The cost, he said, would be roughly $2 a week for Denver residents.
After the State of the City address, he told Denverite that the affordable housing measure is a way to make up for some of the pandemic-era emergency funds that will dry up at the end of the year.
Creating enough housing so every Denverite can afford to stay may seem impossible, he said. But it's doable if residents combat the cynical belief that change can't happen.
"Finding a way to reverse the economic impacts of a global pandemic on our city center is hard," Johnston said. "Replacing cycles of violence with centers of joy is hard. Living on the streets in a tent in a freezing Denver winter is hard. Leaving everything you have and walking 3,000 miles with a nine-year-old to an unknown future is hard.
"And finding the resources and strategies to bring on enough housing to keep a growing city affordable is hard," he added. "But if there is one thing we’ve learned in the past year, it is that the single hardest problem we will ever face is the belief that we can’t solve these problems at all. Once we have defeated that, anything is possible."
4. Johnston said he plans to make Denver the country's safest city.
He celebrated the city's drop in crime and talked about crime reduction strategies.
He is implementing a program where police officers do a "Trust Patrol." They will visit businesses, community groups and residents to ask what is and isn't working in their community. By the end of the year, he's committed to completing 6,000 such interactions.
But Johnston also insists that safety is about more than police work. He's created an Office of Neighborhood Safety, launched a summer work program for youth and funded neighborhood events citywide.
"The opposite of crime is not safety," he said. "The opposite of crime is joy."
5. Johnston's asking all Denverites to devote five hours a month to making the city a better place.

#### Things to do:
**a)** In the text above on Johnston's address, rewrite the paragraph beginning "He is implementing a program" more briefly, keeping its main facts.
**b)** Reproduce the passage of the text above on Johnston's address that falls between "The cost, he" and "future is hard.", inclusive.

#### Exercise data:
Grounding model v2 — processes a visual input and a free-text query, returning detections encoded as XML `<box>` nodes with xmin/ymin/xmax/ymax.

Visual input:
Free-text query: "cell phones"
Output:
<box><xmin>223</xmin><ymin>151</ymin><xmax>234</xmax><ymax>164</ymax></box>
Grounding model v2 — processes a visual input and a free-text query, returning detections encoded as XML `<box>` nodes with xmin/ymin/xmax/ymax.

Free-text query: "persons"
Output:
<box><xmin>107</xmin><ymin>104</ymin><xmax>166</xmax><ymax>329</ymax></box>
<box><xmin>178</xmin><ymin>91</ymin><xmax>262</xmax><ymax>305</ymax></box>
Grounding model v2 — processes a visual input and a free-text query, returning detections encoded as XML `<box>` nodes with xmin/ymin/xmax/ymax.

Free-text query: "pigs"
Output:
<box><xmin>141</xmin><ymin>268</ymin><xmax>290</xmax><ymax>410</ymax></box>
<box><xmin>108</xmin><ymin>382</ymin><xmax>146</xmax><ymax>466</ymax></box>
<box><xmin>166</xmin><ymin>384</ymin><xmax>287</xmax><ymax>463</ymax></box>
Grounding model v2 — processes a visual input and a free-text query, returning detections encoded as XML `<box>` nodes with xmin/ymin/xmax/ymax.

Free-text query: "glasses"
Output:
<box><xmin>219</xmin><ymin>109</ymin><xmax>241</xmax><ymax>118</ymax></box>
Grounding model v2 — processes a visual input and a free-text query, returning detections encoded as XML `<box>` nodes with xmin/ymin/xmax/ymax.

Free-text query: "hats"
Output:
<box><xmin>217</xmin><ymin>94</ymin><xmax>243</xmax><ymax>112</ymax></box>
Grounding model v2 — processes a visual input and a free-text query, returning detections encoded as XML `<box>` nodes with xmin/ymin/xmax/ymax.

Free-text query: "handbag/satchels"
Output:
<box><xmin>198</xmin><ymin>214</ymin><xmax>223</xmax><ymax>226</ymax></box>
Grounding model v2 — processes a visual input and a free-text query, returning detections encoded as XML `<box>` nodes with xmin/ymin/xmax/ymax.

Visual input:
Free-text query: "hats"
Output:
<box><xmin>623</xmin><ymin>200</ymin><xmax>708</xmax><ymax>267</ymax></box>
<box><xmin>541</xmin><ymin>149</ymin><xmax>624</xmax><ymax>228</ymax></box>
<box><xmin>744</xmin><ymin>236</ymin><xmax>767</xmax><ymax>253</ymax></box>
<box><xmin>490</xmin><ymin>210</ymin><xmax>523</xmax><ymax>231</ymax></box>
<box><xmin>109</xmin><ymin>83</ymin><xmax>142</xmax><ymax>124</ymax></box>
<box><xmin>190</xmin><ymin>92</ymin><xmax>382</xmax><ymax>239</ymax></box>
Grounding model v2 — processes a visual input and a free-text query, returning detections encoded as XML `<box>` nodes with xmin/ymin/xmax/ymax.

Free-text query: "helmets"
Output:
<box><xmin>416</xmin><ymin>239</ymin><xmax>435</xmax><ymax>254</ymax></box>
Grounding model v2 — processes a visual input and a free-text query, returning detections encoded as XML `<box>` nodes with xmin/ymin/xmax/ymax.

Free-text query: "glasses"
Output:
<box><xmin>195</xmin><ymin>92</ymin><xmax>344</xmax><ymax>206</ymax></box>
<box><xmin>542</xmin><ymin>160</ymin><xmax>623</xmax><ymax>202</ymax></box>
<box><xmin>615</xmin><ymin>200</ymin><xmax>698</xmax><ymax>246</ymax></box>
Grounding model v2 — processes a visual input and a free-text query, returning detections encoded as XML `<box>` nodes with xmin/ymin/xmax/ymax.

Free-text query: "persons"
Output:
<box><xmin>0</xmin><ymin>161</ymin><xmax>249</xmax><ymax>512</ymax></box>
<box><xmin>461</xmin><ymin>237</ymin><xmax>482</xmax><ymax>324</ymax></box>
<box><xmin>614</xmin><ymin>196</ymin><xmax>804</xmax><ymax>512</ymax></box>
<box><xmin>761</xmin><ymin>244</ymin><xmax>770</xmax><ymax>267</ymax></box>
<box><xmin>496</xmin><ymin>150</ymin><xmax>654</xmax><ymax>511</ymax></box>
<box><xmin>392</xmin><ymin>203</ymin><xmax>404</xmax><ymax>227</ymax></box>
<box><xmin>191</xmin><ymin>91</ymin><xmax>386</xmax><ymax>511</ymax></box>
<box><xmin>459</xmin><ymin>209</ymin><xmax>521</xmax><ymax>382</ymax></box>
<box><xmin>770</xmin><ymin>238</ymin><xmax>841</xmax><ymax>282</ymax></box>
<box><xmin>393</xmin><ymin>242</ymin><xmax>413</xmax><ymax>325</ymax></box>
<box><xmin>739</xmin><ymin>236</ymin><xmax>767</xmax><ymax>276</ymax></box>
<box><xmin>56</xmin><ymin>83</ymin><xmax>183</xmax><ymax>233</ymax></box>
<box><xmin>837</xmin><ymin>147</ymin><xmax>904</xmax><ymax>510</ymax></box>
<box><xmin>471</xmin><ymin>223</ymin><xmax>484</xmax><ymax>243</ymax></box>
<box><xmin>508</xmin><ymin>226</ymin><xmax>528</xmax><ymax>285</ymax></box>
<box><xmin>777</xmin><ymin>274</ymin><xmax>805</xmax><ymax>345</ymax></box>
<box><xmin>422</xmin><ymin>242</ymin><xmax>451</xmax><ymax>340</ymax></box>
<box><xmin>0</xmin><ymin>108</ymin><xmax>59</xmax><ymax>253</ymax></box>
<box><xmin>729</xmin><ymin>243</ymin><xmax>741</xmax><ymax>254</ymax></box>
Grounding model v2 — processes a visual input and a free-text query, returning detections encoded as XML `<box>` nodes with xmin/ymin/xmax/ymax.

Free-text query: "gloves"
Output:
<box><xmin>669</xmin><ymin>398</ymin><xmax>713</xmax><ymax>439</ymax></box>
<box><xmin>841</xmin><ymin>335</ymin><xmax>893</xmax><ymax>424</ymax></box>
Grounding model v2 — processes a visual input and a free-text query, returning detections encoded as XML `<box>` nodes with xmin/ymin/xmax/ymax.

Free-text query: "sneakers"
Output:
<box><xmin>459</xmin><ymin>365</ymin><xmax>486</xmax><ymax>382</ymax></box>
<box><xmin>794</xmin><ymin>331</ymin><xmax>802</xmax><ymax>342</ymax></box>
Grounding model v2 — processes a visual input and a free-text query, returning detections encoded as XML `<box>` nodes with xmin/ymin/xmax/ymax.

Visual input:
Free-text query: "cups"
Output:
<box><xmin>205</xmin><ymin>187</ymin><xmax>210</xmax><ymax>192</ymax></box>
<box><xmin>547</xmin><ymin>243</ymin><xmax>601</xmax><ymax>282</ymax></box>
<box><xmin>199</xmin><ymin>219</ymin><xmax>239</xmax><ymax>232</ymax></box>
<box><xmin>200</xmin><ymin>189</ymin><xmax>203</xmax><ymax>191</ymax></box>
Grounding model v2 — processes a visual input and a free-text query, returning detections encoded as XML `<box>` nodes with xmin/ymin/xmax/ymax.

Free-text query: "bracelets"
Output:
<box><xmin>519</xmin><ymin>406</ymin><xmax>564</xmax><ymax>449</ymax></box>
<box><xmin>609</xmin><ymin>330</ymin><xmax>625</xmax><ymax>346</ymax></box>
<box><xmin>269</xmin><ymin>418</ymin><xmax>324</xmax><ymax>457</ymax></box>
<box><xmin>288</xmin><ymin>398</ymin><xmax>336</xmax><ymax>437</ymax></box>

#### Answers per task:
**a)** Johnston is starting a police "Trust Patrol," in which officers visit businesses, community groups and residents to ask what is and isn't working in their community. He has committed to completing 6,000 of these interactions by the end of the year.

**b)**
The cost, he said, would be roughly $2 a week for Denver residents.
After the State of the City address, he told Denverite that the affordable housing measure is a way to make up for some of the pandemic-era emergency funds that will dry up at the end of the year.
Creating enough housing so every Denverite can afford to stay may seem impossible, he said. But it's doable if residents combat the cynical belief that change can't happen.
"Finding a way to reverse the economic impacts of a global pandemic on our city center is hard," Johnston said. "Replacing cycles of violence with centers of joy is hard. Living on the streets in a tent in a freezing Denver winter is hard. Leaving everything you have and walking 3,000 miles with a nine-year-old to an unknown future is hard.